Have you noticed that foie gras and roquefort cheese, two staples in the
American diet, are getting more expensive. Don't blame the French.
Blame the Mad Cow.

The Cow is an easy target because it weighs two tons and moves with all
the grace of a rhino. Plus, the commodity cow has been cheapened more
than pork rinds on the Chicago Mercantile Exchange. Poor buggers.
Slaughtered by the millions, they still are blamed for everyone from toe
jam to spinal bifida.  Still, the cow bangers have a point.

The world would have been a better and more beautiful place if certain
unnamed cows in Kent, England  hadn't eaten one of their sleeping
brethren while they were on a binge of curds and whey. The rest is
history. When man eats his brother he gets a bad case of pimples or the
runs but cows go mad. Or, as the British say, wobbly. It's not pretty and
it's certainly not fair.  Cows have a long history of meek behavior. One
drunken night and you're dead meat.

So the term mad cow is a euphemism for everything from passing gas to
passing out. Sharp as pencils, the environmental Nazis have found a
certain mad cowness in genetically manufactured food. The same foot
soldiers equate hormone-fed beef with the cow scare and with American
imperialism. Makes sense. Some cows have design patterns on their
flanks that look like a map of Texas. One can certainly see the
association. By the way my favorite cow looks like Alaska.

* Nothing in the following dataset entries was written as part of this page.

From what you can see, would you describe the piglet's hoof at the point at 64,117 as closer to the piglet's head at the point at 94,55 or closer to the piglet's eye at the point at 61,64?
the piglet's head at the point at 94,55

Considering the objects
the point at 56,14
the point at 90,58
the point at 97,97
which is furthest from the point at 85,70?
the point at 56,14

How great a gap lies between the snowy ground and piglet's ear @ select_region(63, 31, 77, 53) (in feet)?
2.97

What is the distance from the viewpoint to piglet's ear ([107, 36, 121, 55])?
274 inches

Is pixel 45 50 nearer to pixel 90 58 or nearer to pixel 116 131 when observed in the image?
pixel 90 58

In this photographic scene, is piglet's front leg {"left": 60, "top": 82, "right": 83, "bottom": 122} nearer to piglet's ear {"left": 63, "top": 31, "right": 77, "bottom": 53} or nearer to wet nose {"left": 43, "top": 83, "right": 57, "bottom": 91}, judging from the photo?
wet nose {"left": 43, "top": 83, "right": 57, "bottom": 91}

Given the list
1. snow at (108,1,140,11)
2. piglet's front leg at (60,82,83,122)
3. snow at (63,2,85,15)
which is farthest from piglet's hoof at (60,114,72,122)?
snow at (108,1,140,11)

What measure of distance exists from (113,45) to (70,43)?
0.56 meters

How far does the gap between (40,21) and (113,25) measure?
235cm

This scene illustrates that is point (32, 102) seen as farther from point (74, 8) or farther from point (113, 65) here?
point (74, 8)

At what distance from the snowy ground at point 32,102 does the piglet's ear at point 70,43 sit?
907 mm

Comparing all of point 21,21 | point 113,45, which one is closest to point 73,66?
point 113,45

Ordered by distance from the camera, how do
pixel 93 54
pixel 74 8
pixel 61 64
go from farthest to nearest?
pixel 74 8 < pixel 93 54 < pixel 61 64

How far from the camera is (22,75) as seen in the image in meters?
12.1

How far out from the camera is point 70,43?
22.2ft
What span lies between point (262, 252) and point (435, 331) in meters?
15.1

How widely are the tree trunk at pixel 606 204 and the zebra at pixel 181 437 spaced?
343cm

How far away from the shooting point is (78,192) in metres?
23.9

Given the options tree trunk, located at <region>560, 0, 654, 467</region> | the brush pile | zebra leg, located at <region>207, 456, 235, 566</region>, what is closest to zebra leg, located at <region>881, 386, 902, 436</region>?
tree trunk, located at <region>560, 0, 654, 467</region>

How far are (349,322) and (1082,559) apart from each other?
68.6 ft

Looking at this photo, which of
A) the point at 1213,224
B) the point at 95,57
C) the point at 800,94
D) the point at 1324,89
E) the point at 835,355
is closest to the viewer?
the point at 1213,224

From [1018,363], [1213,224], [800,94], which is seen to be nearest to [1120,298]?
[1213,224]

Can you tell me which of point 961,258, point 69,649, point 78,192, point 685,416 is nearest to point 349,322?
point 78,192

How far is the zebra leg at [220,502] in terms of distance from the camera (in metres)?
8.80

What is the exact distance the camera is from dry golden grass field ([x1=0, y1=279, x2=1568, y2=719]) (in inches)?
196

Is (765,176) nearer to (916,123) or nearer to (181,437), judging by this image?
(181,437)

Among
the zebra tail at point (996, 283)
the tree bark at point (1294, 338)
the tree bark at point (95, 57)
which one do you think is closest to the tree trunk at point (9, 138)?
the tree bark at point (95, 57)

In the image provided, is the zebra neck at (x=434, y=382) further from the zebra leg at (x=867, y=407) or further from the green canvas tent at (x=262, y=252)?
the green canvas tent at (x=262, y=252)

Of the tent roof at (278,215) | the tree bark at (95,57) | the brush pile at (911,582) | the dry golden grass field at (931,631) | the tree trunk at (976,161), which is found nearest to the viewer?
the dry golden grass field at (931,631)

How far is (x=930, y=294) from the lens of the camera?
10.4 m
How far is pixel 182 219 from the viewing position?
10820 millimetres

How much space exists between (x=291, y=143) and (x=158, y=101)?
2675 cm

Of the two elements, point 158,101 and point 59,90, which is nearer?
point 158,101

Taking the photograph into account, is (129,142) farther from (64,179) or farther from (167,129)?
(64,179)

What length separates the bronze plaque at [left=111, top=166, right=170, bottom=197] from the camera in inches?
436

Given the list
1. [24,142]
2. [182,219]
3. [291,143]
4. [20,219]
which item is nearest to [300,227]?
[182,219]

Now French beefers are protesting McDonald's, the original cow burger,
because it too has an American odor. Also sharp as pencils the Mac
people substituted duck breast and foie gras for beef in the Big Mac. Or,
"Big Magret au Foie Gras", which has all the sex appeal of exploding
goose livers. In the Agen region Burghers are serving burgers topped
with roquefort cheese and Agen plums. It's called "Roquefort-burger
aux pruneaux d'Agen."

Almost makes you pine for sheep brains.